Sum of particulates for Milan and Caracas: \(x+x-20=2x-20\).
\(10\) less than \(5\times\) the sum for Milan and Caracas \(5(2x\!\!-\!20)\!-\!10\!=\!10x\!-\!100\!-\!10\!=\!10x\!-\!110\)

Equation:

\(\begin{array}{rcl lll} 7x-20&=&10x-110\\ 20&&\ \ \ \ \ \ \ \ \ \ 20\\\) \(\\[-8pt] \cline{1-3}\) \(\\[-8pt] 7x&=& \ \ \ 10x-90\\ -10x&&-10x\\\) \(\\[-8pt]\cline{1-3}\) \(\\[-8pt] -3x&=&-90\\[8pt] \displaystyle \frac{-3}{-3}x&=&\displaystyle \frac{-90}{-3}\\[8pt] x&=&30 \end{array}\)

Milan had \(30\) mcgpcm of particulates in \(2004\).

Example \(\PageIndex{10}\)

A telephone company used to charge a basic fee of \(\$20\) per month in addition to \(10\) cents per minute of use.

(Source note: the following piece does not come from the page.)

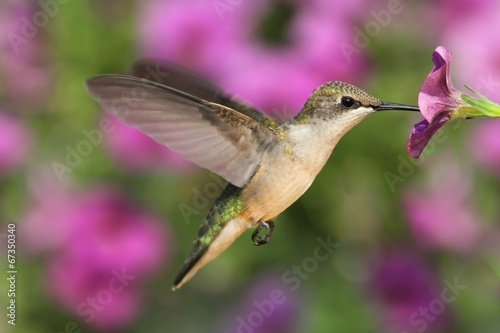 Foto op Aluminium Vogel Ruby-throated Hummingbird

Jimmy’s bill for July was \(\$50\). For how many minutes did Jimmy use the phone in July?

Solution:

Let \(x\) be the number of minutes used during July.
The cost is: basic fee \(+\) \(\displaystyle \frac{x\hbox{ calls}}{1}\cdot \frac{0.1\hbox{ dollars}}{\hbox{ call}}\)

Keep units. They will help you decide whether to multiply or divide by a ratio.

Equation:

\(\begin{array}{rcl lll} 20+0.1x&=&50\\[10pt] 20-20+0.1x&=&50-20\\[10pt] 0.1x&=&30\\[10pt] \displaystyle \frac{0.1}{0.1}x&=&\displaystyle \frac{30}{0.1}\\[10pt] x&=&\displaystyle \frac{300}{1}\\[10pt] \end{array}\)

Jimmy spent \(300\) minutes (\(5\) hours) on the phone in July. Jimmy is not the typical integer.